* **YOUR INSTRUCTIONS**
Pick out every line of the items below that contains the string "right" and copy each of those lines in full. Letter case must match.

(Spatial questions based on pictures)
============================================================
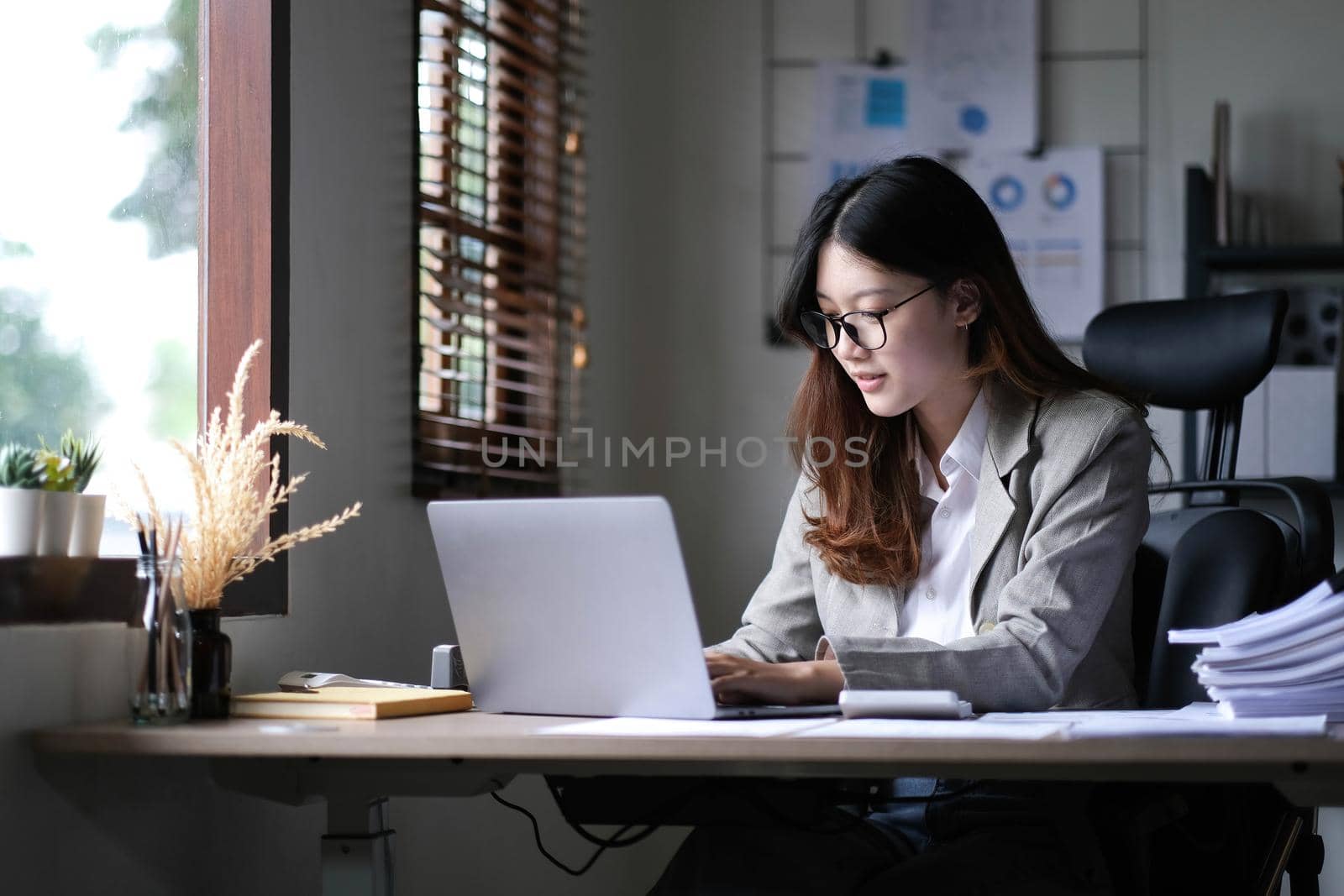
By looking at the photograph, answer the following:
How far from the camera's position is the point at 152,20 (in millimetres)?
1771

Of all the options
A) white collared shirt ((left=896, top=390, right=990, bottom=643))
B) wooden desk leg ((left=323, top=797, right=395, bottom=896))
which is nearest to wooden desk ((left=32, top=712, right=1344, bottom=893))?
wooden desk leg ((left=323, top=797, right=395, bottom=896))

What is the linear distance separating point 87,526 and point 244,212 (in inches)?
18.9

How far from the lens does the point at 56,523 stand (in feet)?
4.85

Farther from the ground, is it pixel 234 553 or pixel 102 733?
pixel 234 553

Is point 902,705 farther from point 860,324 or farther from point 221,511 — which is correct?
point 221,511

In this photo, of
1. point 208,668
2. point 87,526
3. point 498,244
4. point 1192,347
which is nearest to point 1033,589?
point 1192,347

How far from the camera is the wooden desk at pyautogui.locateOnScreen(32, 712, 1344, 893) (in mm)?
1106

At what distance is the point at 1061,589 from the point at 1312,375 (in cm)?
161

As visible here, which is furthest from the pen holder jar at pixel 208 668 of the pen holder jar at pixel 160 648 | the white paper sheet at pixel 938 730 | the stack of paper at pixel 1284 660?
the stack of paper at pixel 1284 660

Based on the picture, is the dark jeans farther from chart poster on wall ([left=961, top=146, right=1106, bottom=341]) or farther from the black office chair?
chart poster on wall ([left=961, top=146, right=1106, bottom=341])

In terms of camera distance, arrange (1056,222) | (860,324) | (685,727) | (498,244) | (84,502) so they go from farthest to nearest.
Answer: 1. (1056,222)
2. (498,244)
3. (860,324)
4. (84,502)
5. (685,727)

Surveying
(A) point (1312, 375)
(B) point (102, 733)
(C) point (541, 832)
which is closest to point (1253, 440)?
(A) point (1312, 375)

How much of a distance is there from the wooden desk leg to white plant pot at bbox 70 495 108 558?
15.7 inches

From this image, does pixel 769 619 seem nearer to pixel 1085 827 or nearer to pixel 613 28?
pixel 1085 827
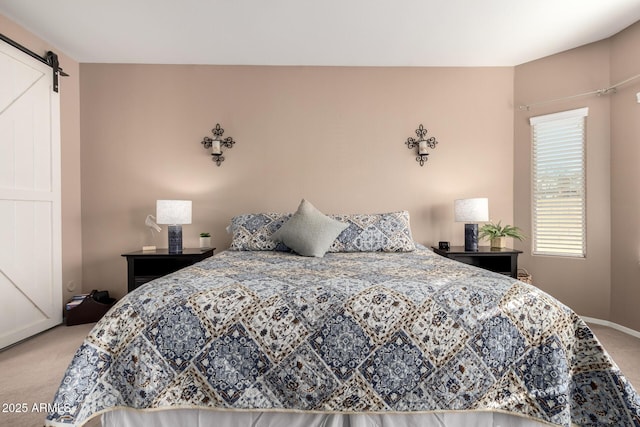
============================================================
* **WRITTEN SOLUTION**
A) white collared shirt ((left=896, top=390, right=990, bottom=643))
B) wooden desk leg ((left=323, top=797, right=395, bottom=896))
which is nearest to wooden desk ((left=32, top=712, right=1344, bottom=893))?
wooden desk leg ((left=323, top=797, right=395, bottom=896))
Based on the picture, is the dark jeans farther from chart poster on wall ([left=961, top=146, right=1106, bottom=341]) or farther from the black office chair?
chart poster on wall ([left=961, top=146, right=1106, bottom=341])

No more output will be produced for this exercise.